* MATERIAL FOR THE TASK *
----------------
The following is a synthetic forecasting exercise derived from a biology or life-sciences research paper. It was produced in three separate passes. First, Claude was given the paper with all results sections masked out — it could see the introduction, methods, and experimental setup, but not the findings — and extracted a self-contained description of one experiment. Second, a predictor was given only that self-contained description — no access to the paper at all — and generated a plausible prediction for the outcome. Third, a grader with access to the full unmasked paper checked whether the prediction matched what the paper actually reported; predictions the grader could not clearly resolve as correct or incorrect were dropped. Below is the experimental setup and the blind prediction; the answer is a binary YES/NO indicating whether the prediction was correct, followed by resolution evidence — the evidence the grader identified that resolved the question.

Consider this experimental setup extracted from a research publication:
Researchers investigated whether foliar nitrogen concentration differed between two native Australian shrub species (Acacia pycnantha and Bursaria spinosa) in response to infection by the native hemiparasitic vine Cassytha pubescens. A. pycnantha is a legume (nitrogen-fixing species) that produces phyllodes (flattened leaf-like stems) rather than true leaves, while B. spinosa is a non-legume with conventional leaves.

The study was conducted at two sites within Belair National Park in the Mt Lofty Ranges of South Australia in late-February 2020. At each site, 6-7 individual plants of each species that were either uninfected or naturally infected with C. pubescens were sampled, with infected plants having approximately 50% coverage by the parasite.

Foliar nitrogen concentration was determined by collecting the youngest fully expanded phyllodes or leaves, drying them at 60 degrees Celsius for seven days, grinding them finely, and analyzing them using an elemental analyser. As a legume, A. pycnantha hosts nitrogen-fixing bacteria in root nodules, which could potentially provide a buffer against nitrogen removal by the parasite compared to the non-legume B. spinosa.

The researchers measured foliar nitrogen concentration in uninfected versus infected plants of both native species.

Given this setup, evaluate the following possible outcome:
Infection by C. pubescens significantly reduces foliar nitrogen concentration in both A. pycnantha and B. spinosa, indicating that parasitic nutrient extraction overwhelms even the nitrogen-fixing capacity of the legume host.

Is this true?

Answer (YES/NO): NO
----------------
* EXERCISE OBJECTIVE *
Scan the material above for the string "this". Copy each line that holds it.

* OUTPUT OF THE TASK *
Consider this experimental setup extracted from a research publication:
Given this setup, evaluate the following possible outcome:
Is this true?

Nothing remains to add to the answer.